*PAGE EXTRACT:*
^^^^^^^^^^^^^^^^
Press Release

Tuesday, May 16, 2000

Contact:
Shelley Curran or Michael McCauley, 415-431-6747
Consumers Union's West Coast Regional Office

 

ASSEMBLY CONSUMER PROTECTION COMMITTEE
PASSES WEAK PAYDAY LOAN BILL

AB 1973 Fails to Adequately Regulate Payday Loans
and Could Make Matters Worse for Low Income Consumers

SACRAMENTO -- By a vote of 6 to 0 today, the California Consumer Protection Committee passed AB 1973, a measure that enacts new rules for the state's payday loan industry. AB 1973 (Wesson) is opposed by consumer groups that charge that the bill fails to meaningfully regulate the industry and would actually exacerbate many of the worst problems associated with such loans. The bill is supported by members of the payday loan industry.

"AB 1973 lets the payday loan industry off the hook and fails to provide any meaningful relief for consumers," said Shelley Curran, Policy Analyst at Consumers Union. "California lawmakers need to pass legislation that will help low income consumers get off the payday loan debt treadmill."

Payday loans are small, short-term loans made by check cashers or similar businesses at extremely high rates. Typically, a borrower writes a personal check for $100-300, plus a fee, payable to the lender. The lender agrees to hold onto the check until the borrower's next payday, usually one week to one month later. Only then will the check be deposited. In return, the borrower gets cash immediately.

The fees for payday loans are exorbitant: up to $17.50 for every $100 borrowed, up to a maximum of $300. The interest rates for such transactions are staggering: 911% for a one-week loan, 456% for a two-week loan, and 212% for a one-month loan. Consumers who take out payday loans are usually in desperate debt. The high rates make it difficult for many borrowers to repay the loan, thus putting many consumers on a perpetual debt treadmill. Unlike many other lenders who make small loans, payday lenders are virtually unregulated.
^^^^^^^^^^^^^^^^
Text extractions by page
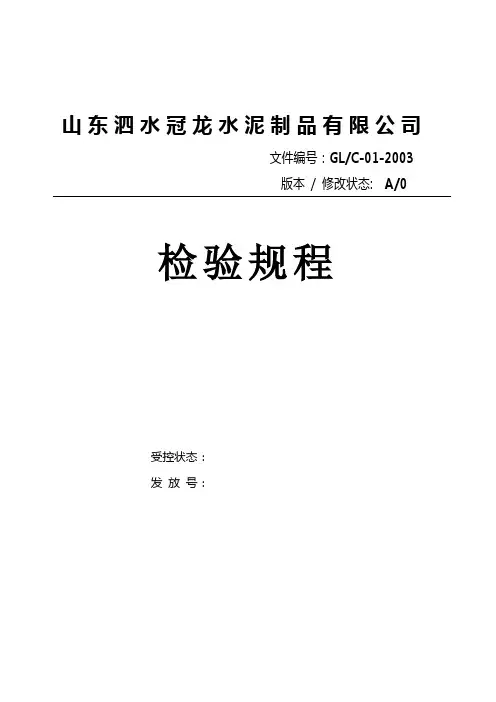 山东泗水冠龙水泥制品有限公司

文件编号：GL/C-01-2003

版本 / 修改状态: A/0

检验规程

受控状态：

发 放 号：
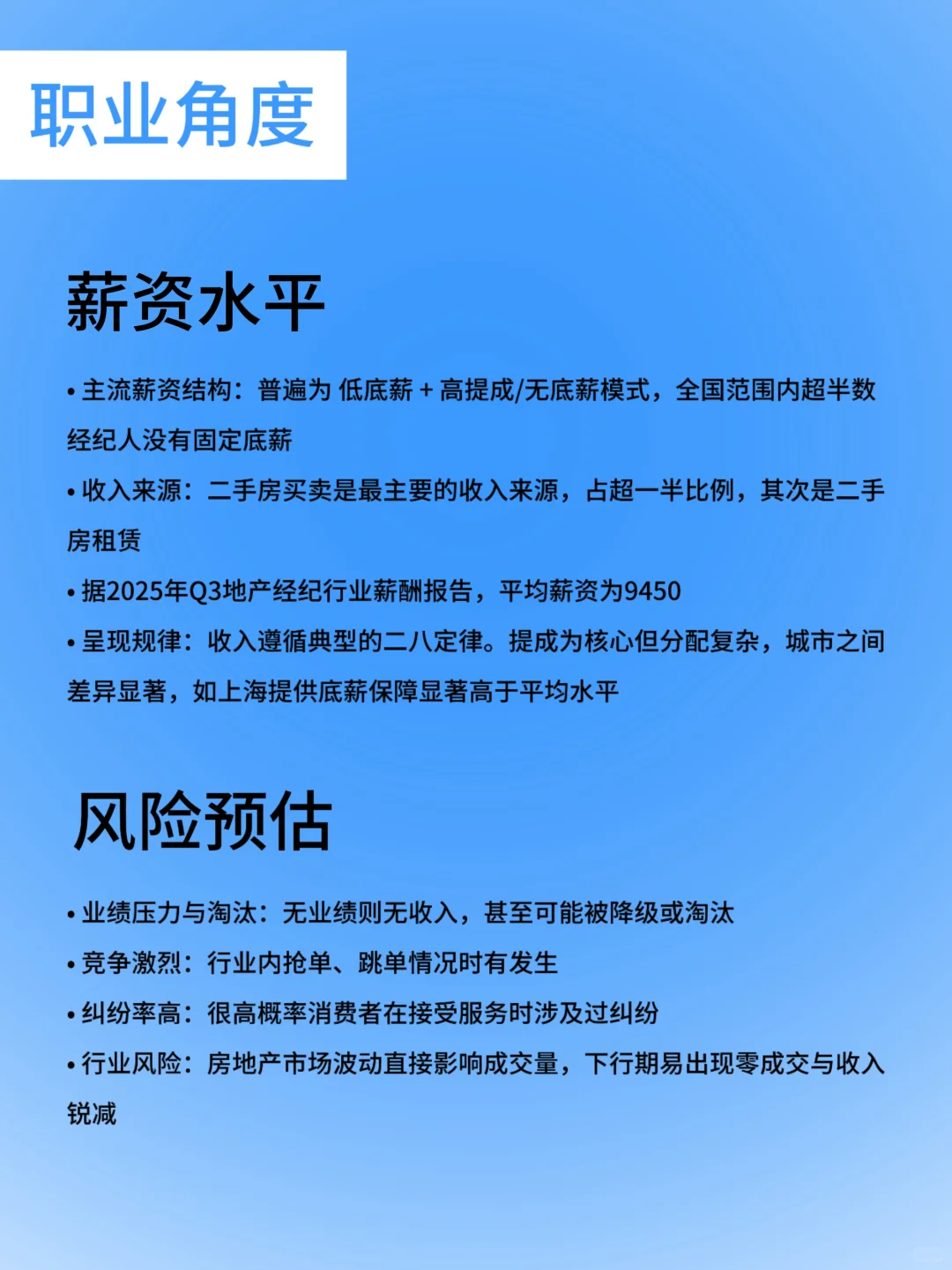 职业角度

薪资水平

• 主流薪资结构：普遍为 低底薪 + 高提成/无底薪模式，全国范围内超半数经纪人没有固定底薪

• 收入来源：二手房买卖是最主要的收入来源，占超一半比例，其次是二手房租赁

• 据2025年Q3地产经纪行业薪酬报告，平均薪资为9450

• 呈现规律：收入遵循典型的二八定律。提成为核心但分配复杂，城市之间差异显著，如上海提供底薪保障显著高于平均水平

风险预估

• 业绩压力与淘汰：无业绩则无收入，甚至可能被降级或淘汰

• 竞争激烈：行业内抢单、跳单情况时有发生

• 纠纷率高：很高概率消费者在接受服务时涉及过纠纷

• 行业风险：房地产市场波动直接影响成交量，下行期易出现零成交与收入锐减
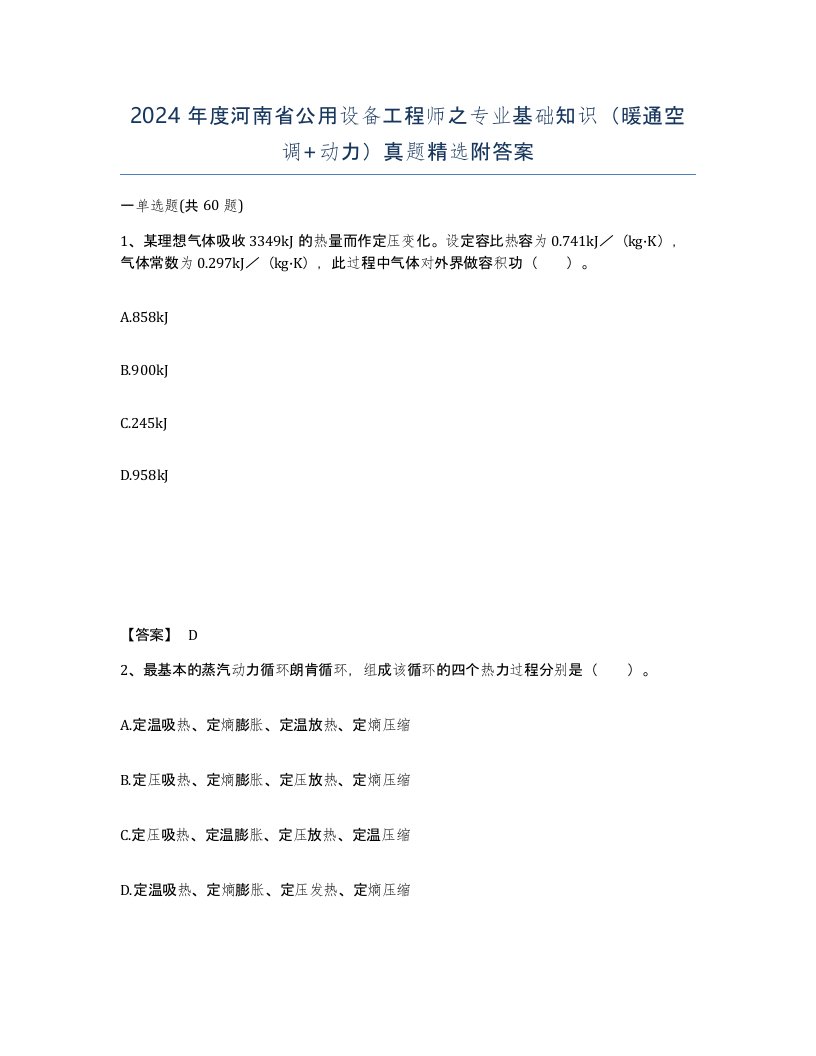 2024 年度河南省公用设备工程师之专业基础知识（暖通空调+动力）真题精选附答案

一单选题(共 60 题)

1、某理想气体吸收 3349kJ 的热量而作定压变化。设定容比热容为 0.741kJ／（kg·K），气体常数为 0.297kJ／（kg·K），此过程中气体对外界做容积功（　　）。

A.858kJ

B.900kJ

C.245kJ

D.958kJ

【答案】 D

2、最基本的蒸汽动力循环朗肯循环，组成该循环的四个热力过程分别是（　　）。

A.定温吸热、定熵膨胀、定温放热、定熵压缩

B.定压吸热、定熵膨胀、定压放热、定熵压缩

C.定压吸热、定温膨胀、定压放热、定温压缩

D.定温吸热、定熵膨胀、定压发热、定熵压缩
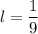 $l = \frac{1}{9}$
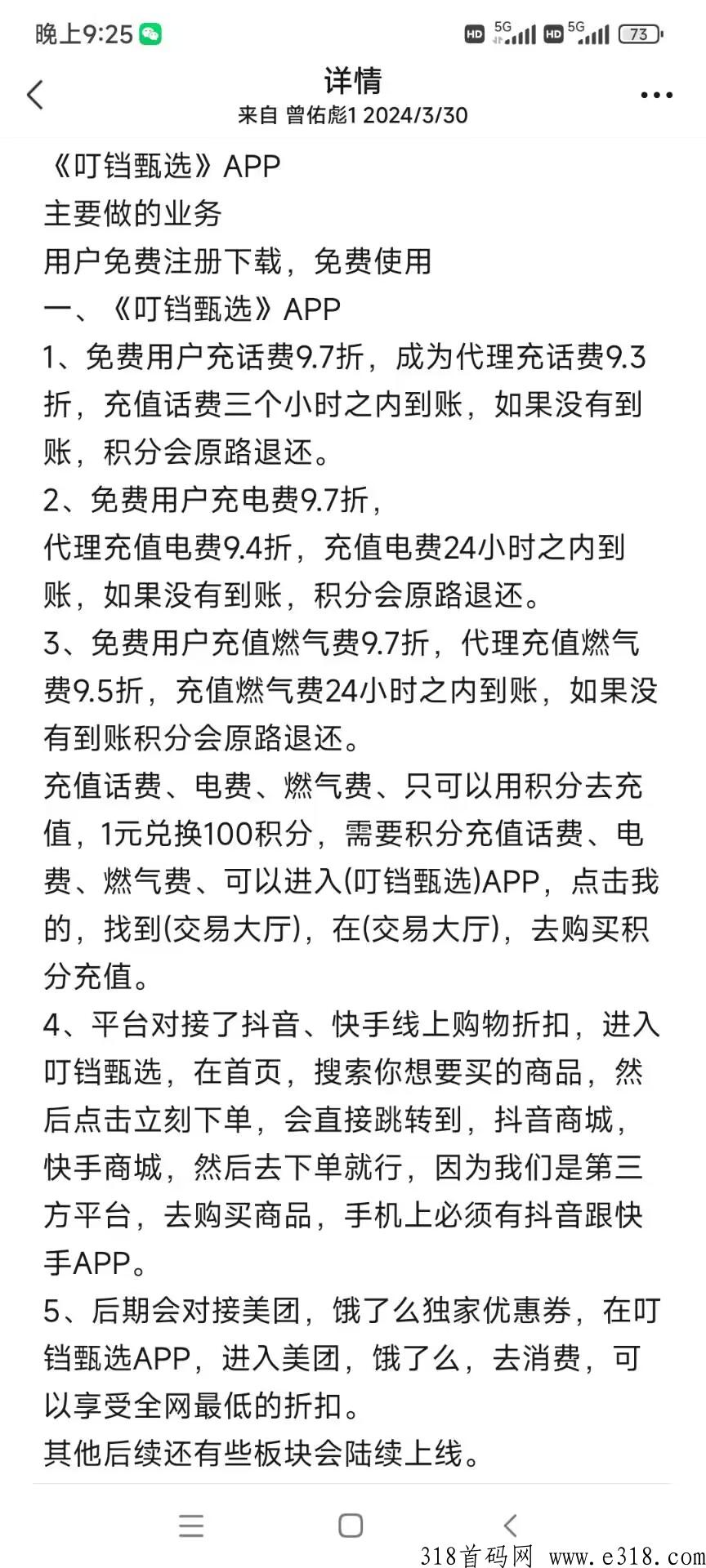 晚上9:25

HD 5G HD 5G 73

详情
来自 曾佑彪1 2024/3/30

《叮铛甄选》APP
主要做的业务
用户免费注册下载，免费使用
一、《叮铛甄选》APP
1、免费用户充话费9.7折，成为代理充话费9.3折，充值话费三个小时之内到账，如果没有到账，积分会原路退还。
2、免费用户充电费9.7折，
代理充值电费9.4折，充值电费24小时之内到账，如果没有到账，积分会原路退还。
3、免费用户充值燃气费9.7折，代理充值燃气费9.5折，充值燃气费24小时之内到账，如果没有到账积分会原路退还。
充值话费、电费、燃气费、只可以用积分去充值，1元兑换100积分，需要积分充值话费、电费、燃气费、可以进入(叮铛甄选)APP，点击我的，找到(交易大厅)，在(交易大厅)，去购买积分充值。
4、平台对接了抖音、快手线上购物折扣，进入叮铛甄选，在首页，搜索你想要买的商品，然后点击立刻下单，会直接跳转到，抖音商城，快手商城，然后去下单就行，因为我们是第三方平台，去购买商品，手机上必须有抖音跟快手APP。
5、后期会对接美团，饿了么独家优惠券，在叮铛甄选APP，进入美团，饿了么，去消费，可以享受全网最低的折扣。
其他后续还有些板块会陆续上线。

318首码网 www.e318.com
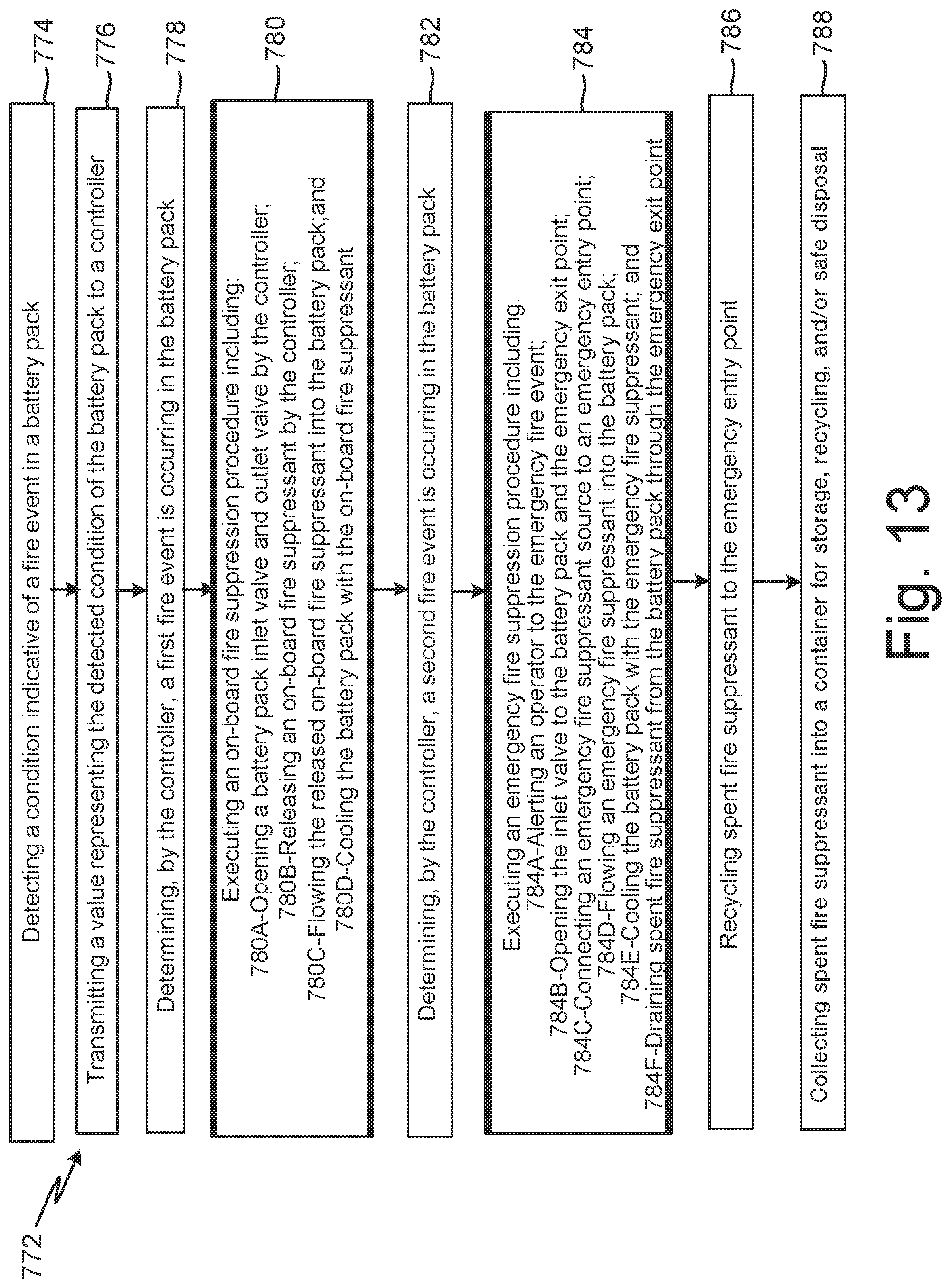 772

Detecting a condition indicative of a fire event in a battery pack

774

Transmitting a value representing the detected condition of the battery pack to a controller

776

Determining, by the controller, a first fire event is occurring in the battery pack

778

Executing an on-board fire suppression procedure including:
780A-Opening a battery pack inlet valve and outlet valve by the controller;
780B-Releasing an on-board fire suppressant by the controller;
780C-Flowing the released on-board fire suppressant into the battery pack;and
780D-Cooling the battery pack with the on-board fire suppressant

780

Determining, by the controller, a second fire event is occurring in the battery pack

782

Executing an emergency fire suppression procedure including:
784A-Alerting an operator to the emergency fire event;
784B-Opening the inlet valve to the battery pack and the emergency exit point;
784C-Connecting an emergency fire suppressant source to an emergency entry point;
784D-Flowing an emergency fire suppressant into the battery pack;
784E-Cooling the battery pack with the emergency fire suppressant; and
784F-Draining spent fire suppressant from the battery pack through the emergency exit point

784

Recycling spent fire suppressant to the emergency entry point

786

Collecting spent fire suppressant into a container for storage, recycling, and/or safe disposal

788

Fig. 13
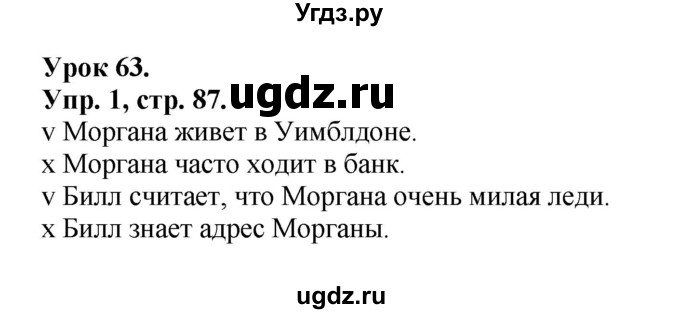 Угдз.ру

Урок 63.
Упр. 1, стр. 87. ugdz.ru
v Моргана живет в Уимблдоне.
x Моргана часто ходит в банк.
v Билл считает, что Моргана очень милая леди.
x Билл знает адрес Морганы.

ugdz.ru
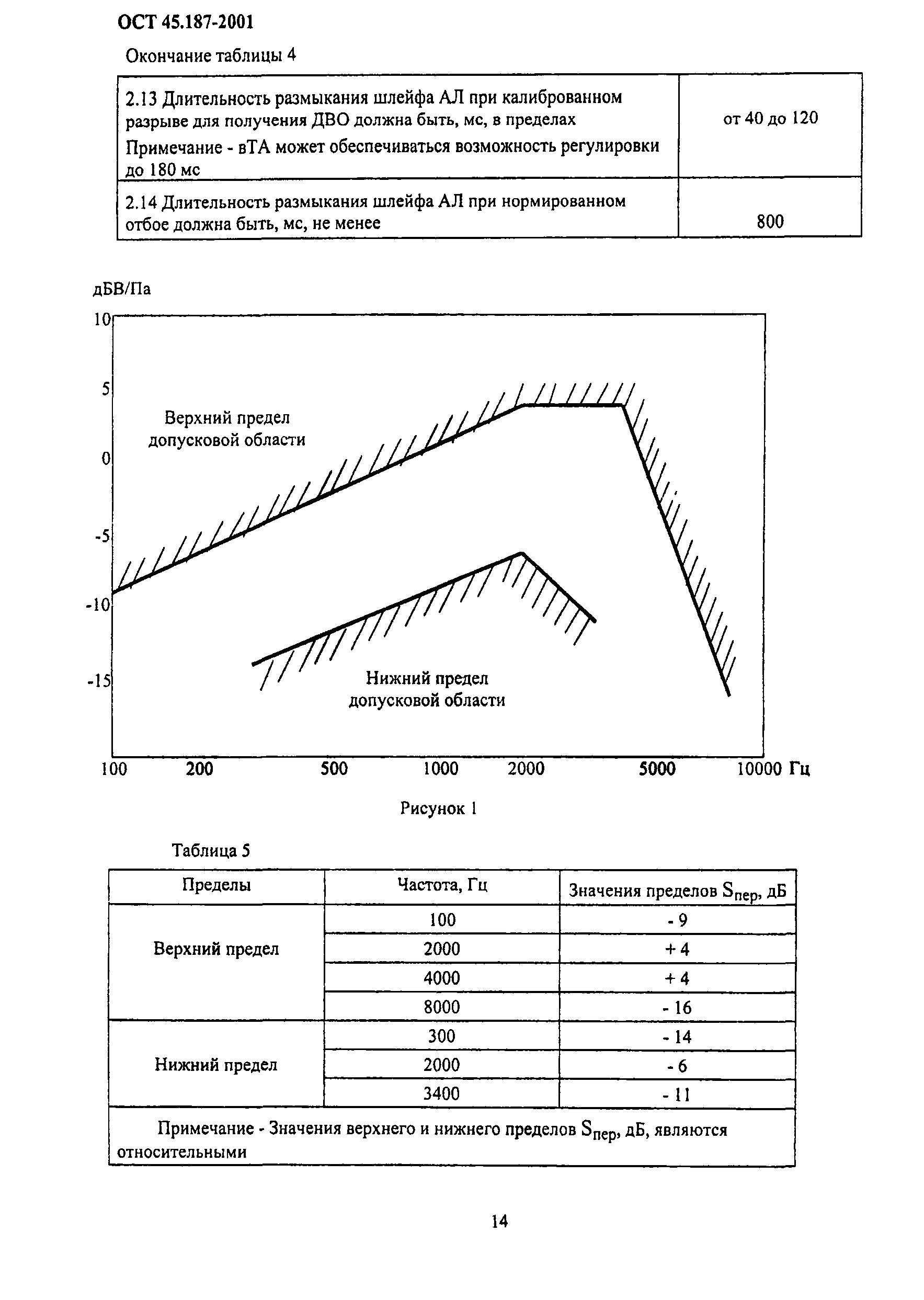 ОСТ 45.187-2001

Окончание таблицы 4

| | |
|---|---|
| 2.13 Длительность размыкания шлейфа АЛ при калиброванном разрыве для получения ДВО должна быть, мс, в пределах Примечание - вТА может обеспечиваться возможность регулировки до 180 мс | от 40 до 120 |
| 2.14 Длительность размыкания шлейфа АЛ при нормированном отбое должна быть, мс, не менее | 800 |

дБВ/Па

10
5
0
-5
-10
-15

Верхний предел допусковой области

Нижний предел допусковой области

100 200 500 1000 2000 5000 10000 Гц

Рисунок 1

Таблица 5

| Пределы | Частота, Гц | Значения пределов $S_{пер}$, дБ |
|---|---|---|
| Верхний предел | 100 | - 9 |
| | 2000 | + 4 |
| | 4000 | + 4 |
| | 8000 | - 16 |
| Нижний предел | 300 | - 14 |
| | 2000 | - 6 |
| | 3400 | - 11 |
| Примечание - Значения верхнего и нижнего пределов $S_{пер}$, дБ, являются относительными | | |

14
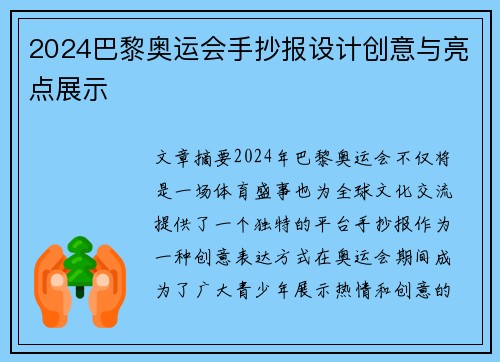 2024巴黎奥运会手抄报设计创意与亮点展示

文章摘要2024年巴黎奥运会不仅将是一场体育盛事也为全球文化交流提供了一个独特的平台手抄报作为一种创意表达方式在奥运会期间成为了广大青少年展示热情和创意的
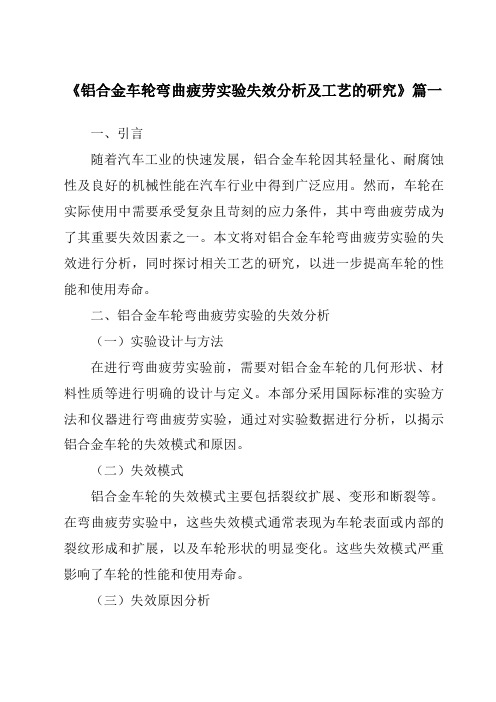 《铝合金车轮弯曲疲劳实验失效分析及工艺的研究》篇一

一、引言

随着汽车工业的快速发展，铝合金车轮因其轻量化、耐腐蚀性及良好的机械性能在汽车行业中得到广泛应用。然而，车轮在实际使用中需要承受复杂且苛刻的应力条件，其中弯曲疲劳成为了其重要失效因素之一。本文将对铝合金车轮弯曲疲劳实验的失效进行分析，同时探讨相关工艺的研究，以进一步提高车轮的性能和使用寿命。

二、铝合金车轮弯曲疲劳实验的失效分析

（一）实验设计与方法

在进行弯曲疲劳实验前，需要对铝合金车轮的几何形状、材料性质等进行明确的设计与定义。本部分采用国际标准的实验方法和仪器进行弯曲疲劳实验，通过对实验数据进行分析，以揭示铝合金车轮的失效模式和原因。

（二）失效模式

铝合金车轮的失效模式主要包括裂纹扩展、变形和断裂等。在弯曲疲劳实验中，这些失效模式通常表现为车轮表面或内部的裂纹形成和扩展，以及车轮形状的明显变化。这些失效模式严重影响了车轮的性能和使用寿命。

（三）失效原因分析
^^^^^^^^^^^^^^^^
*REQUIRED WORK:*
1) Summarize the press release in two sentences.
2) Using the press release, decide whether each statement agrees with it. Answer yes or no and quote the words that decide it.
(a) The committee passed AB 1973 by a vote of 6 to 0.
(b) Members of the payday loan industry oppose AB 1973.
(c) A payday lender deposits the borrower's check right away.

*OUTPUTS BY TASK:*
1) By a vote of 6 to 0, the California Consumer Protection Committee passed AB 1973, a measure that sets new rules for the state's payday loan industry. Consumer groups oppose it as failing to meaningfully regulate these small, short-term, high-rate loans, while members of the payday loan industry support it.

2)
(a) Yes: "By a vote of 6 to 0 today, the California Consumer Protection Committee passed AB 1973"
(b) No: "The bill is supported by members of the payday loan industry."
(c) No: "The lender agrees to hold onto the check until the borrower's next payday"